■ What you need to do
Count how many lines in the outline records below contain the word "image", treating uppercase and lowercase as different. Reply with the number only.

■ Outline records
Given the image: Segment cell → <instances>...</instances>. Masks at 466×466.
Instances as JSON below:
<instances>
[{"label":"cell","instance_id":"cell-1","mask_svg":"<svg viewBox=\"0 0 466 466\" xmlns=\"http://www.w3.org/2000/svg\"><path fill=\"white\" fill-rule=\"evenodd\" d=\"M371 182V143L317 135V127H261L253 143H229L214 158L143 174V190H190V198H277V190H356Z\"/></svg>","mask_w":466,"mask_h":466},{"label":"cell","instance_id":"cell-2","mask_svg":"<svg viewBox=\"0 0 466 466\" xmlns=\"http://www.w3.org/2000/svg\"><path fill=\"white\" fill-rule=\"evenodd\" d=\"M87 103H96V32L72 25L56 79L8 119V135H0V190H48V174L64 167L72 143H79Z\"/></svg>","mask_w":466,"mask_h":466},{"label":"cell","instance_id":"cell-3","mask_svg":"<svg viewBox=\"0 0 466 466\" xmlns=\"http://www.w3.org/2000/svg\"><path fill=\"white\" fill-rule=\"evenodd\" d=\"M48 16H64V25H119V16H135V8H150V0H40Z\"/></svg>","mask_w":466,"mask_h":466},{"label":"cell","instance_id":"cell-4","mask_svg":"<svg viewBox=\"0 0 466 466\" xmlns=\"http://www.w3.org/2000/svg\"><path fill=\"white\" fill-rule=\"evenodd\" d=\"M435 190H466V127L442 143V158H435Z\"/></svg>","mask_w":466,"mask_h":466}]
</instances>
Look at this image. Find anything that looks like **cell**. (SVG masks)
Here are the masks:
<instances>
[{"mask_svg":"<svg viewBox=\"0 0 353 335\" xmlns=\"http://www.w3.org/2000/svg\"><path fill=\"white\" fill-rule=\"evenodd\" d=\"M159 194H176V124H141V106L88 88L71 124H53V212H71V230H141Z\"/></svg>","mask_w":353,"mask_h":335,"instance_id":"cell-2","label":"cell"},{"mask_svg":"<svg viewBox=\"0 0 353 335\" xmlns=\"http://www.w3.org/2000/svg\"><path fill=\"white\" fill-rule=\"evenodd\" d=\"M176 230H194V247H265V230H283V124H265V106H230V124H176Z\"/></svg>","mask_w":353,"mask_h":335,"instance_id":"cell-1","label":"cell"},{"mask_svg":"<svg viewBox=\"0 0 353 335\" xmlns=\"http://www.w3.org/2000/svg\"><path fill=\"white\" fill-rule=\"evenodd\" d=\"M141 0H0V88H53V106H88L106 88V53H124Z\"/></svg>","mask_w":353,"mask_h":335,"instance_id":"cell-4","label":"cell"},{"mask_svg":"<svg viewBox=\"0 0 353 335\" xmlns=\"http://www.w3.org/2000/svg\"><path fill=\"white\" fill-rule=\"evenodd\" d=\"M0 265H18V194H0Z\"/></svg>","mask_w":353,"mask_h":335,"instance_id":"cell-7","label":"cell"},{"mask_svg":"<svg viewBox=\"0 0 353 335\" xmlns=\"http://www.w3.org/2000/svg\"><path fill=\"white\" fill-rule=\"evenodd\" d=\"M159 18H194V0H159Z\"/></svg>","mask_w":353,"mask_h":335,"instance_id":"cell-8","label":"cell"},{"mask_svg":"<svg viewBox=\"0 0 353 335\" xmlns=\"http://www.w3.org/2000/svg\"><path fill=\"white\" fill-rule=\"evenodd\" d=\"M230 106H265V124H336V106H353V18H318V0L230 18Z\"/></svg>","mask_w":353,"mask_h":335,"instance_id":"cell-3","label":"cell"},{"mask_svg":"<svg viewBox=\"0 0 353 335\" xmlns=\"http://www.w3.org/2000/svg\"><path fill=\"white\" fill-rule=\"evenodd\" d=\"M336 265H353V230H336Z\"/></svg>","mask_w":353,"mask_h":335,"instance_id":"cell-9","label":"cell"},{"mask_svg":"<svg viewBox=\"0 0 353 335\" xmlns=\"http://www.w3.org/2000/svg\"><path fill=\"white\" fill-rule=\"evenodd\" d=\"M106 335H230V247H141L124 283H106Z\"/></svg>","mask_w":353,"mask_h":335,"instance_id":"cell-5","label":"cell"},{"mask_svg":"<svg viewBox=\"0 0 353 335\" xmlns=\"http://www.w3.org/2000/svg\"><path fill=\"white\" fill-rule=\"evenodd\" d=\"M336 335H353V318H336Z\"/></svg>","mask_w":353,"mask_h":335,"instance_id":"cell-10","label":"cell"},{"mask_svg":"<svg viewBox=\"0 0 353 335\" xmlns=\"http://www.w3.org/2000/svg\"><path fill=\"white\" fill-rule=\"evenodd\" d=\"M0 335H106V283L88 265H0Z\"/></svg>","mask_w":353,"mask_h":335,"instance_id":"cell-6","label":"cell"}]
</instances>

■ Full response
2